Bazen öyle şeyler olurdu ki ağlamak isterdim, herkesten her şeyden uzaklaşmak, sadece ağlamak isterdim. Annem ve babam gittiğinde öyle olmuştu. Yalnız olduğunu hissetmiş ve bundan hiç hoşlanmamıştım. Ama Nale beni kendime getirmeyi başarmıştı. Sevdiğim çocuk öldüğünde bunu bilmemesine rağmen yanımda olmuştu. Şimdi o yalnız hissediyordu, benim kadar o da yalnız kalmıştı ama yanında olamıyordum. O yanımda olamıyordu.Derdi ki bana, ne olursa olsun onu atlatmanın bir yolu vardır... Sadece farklı bir yönden bakmalısın, bakış açını değiştirmelisin, her şeyin iyi bir tarafında var. Kör olma! Orada, kıyısında, görmediğin bir köşede iyi bir şey bulmayı ümit etmelisin sadece, buna yeterince inanırsan göreceksin çünkü... Gözlerini kısma, hayata küsme. Ben her zaman yanında olacağım.

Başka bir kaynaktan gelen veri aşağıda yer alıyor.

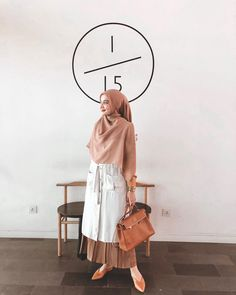 "69rb Suka, 6 Komentar - Zaskia Sungkar (@zaskiasungkar15) di Instagram: ""< ✈️ Surabaya > @ssccake"" Muslim Women Fashion, Islamic Fashion, Modest Fashion, Casual Hijab Outfit, Hijab Chic, Moslem Fashion, Hijab Style Dress, Modern Hijab, Hijab Fashionista"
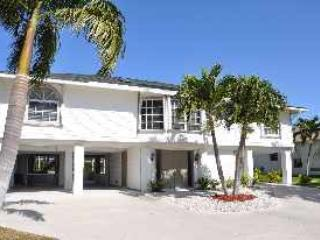 Valley - VAL971 - 4-bed Only 0.4 Miles to Beach!, Marco Island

Ancak o benim karanlığımda hiç kaybolmamıştı. Uçsuz bucaksız bu yerde bırakın iyi bir şey görmeyi, görme duyunuzu yitiriyordunuz. Karanlığın gerisi ise derin bir boşluk. Öyleyse buradan nasıl sağlam bir şekilde kurtulacaktım? Birisi beni tutup çıkarmadan asla kurtulamazdım. O soğuk zindanda ölürdüm. Suyun dudaklarımda kayışını bir daha hissedemezdim. Oysa normalde hiç umursamayacağınız bir şeydi bu. Suyun hızla boğazınızda geçişi, size yaşam vermesi... Ancak benim için özlem duyulacak şeylerin arasında olmayı başarmıştı. Birkaç damlanın dudaklarımı ıslatışı, kuruyan dilime hayat sunması hasret duyulacak şeylerdi.
Etraftan gelen sesler ile aralanan göz kapaklarım irislerime izin verdiler, bu onların görmesi için yeterli değildi. Hala bulanık olan görüntü bile canımı yakıyordu. Karanlığa inat parlak ışık oradaydı. Acı geri dönmüştü fakat buna sevinmeli mi yoksa üzülmeli miydim emin değildim. Geri gelmesini dilerken canımın yanması savunmasız bırakıyordu bedenimi.
Yine de her daim olduğu gibi ona karşı koyabiliyordum. Ne de olsa onu herkesten iyi tanıyordum artık. Tıpkı onun da beni tanıdığı gibi... Bu yüzden derin bir nefes alarak kafamı biraz yana doğru kaydırdım. Kendi odamda olmasam bile zindanda da değildim. Adamların, çığlık gizli adım sesleri yoktu. Sadece yanımda duran kişinin sakinleştirici sesi işitiliyordu. "İyi olacaksın." diyordu, iyi olmamı diler gibi.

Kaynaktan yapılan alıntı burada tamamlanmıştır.